#### Goal:
Copy everything in the material below word for word, from the line containing "Is bbox(0, 135, 557, 239): rippled" down to the line containing "Answer: [98,125] <", both of those lines included.
## Begin Dataset content
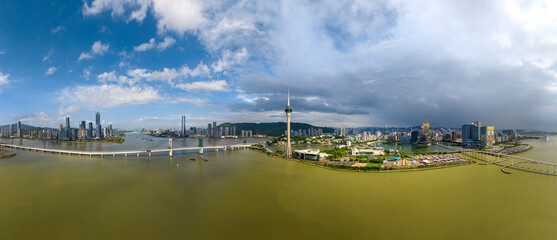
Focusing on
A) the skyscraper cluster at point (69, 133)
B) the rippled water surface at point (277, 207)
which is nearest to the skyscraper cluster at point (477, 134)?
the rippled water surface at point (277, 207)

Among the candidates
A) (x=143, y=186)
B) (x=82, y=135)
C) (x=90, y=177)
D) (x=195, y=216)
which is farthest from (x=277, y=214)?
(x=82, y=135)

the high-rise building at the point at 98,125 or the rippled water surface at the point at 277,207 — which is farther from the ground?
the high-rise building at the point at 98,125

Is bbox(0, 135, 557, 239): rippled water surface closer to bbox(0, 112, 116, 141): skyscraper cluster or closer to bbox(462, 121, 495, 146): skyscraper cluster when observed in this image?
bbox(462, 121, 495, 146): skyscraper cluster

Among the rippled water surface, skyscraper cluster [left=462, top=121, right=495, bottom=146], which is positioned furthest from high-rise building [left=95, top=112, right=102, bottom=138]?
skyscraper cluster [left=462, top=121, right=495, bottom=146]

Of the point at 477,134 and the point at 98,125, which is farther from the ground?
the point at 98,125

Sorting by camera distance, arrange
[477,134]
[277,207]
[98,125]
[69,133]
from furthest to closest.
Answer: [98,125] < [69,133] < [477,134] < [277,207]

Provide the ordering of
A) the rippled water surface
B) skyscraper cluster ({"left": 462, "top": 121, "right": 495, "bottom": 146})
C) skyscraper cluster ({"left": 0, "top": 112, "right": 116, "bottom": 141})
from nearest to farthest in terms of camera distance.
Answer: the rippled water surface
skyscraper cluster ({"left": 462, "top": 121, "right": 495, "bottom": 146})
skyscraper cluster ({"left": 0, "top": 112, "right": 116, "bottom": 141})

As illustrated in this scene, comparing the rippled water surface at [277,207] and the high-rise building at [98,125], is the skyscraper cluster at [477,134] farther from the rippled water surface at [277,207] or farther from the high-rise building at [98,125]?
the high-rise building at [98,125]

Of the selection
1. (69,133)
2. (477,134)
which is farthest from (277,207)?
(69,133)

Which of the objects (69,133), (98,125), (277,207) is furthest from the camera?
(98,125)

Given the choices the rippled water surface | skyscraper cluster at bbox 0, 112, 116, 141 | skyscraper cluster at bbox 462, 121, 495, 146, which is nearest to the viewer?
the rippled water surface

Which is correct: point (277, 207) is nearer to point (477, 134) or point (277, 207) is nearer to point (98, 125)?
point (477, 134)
## End Dataset content
## Begin Dataset content
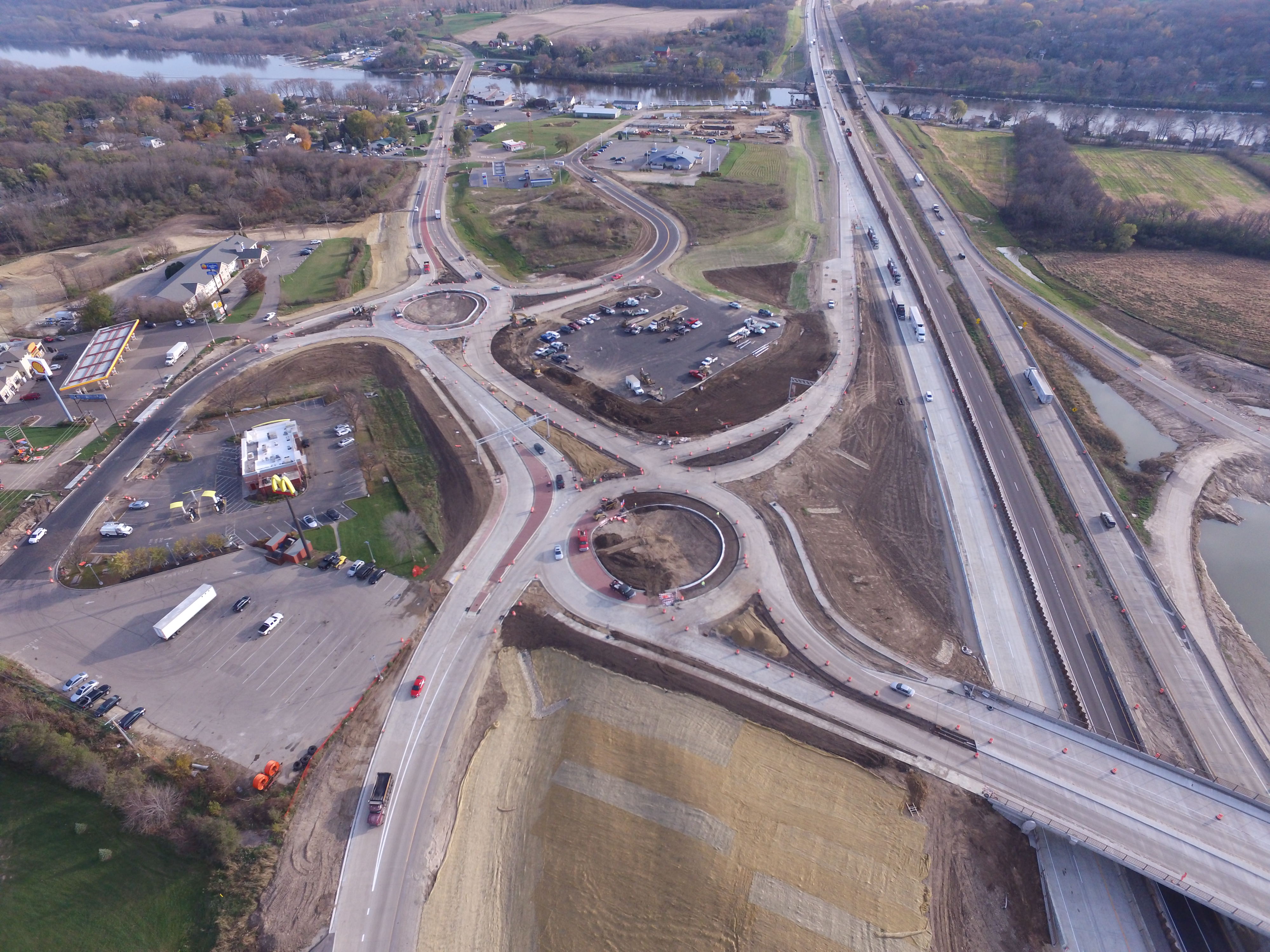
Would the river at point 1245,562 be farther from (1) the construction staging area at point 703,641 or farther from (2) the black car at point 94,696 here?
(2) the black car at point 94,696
## End Dataset content
#### Task output:
Is bbox(0, 135, 557, 239): rippled water surface closer to bbox(0, 112, 116, 141): skyscraper cluster or closer to bbox(462, 121, 495, 146): skyscraper cluster when observed in this image?
bbox(462, 121, 495, 146): skyscraper cluster

Among the rippled water surface, skyscraper cluster [left=462, top=121, right=495, bottom=146], which is positioned furthest from high-rise building [left=95, top=112, right=102, bottom=138]?
skyscraper cluster [left=462, top=121, right=495, bottom=146]

Of the point at 477,134 and the point at 98,125, which is farther from the ground?
the point at 98,125

Sorting by camera distance, arrange
[477,134]
[277,207]
[98,125]
[69,133]
from furthest to closest.
Answer: [98,125] < [69,133] < [477,134] < [277,207]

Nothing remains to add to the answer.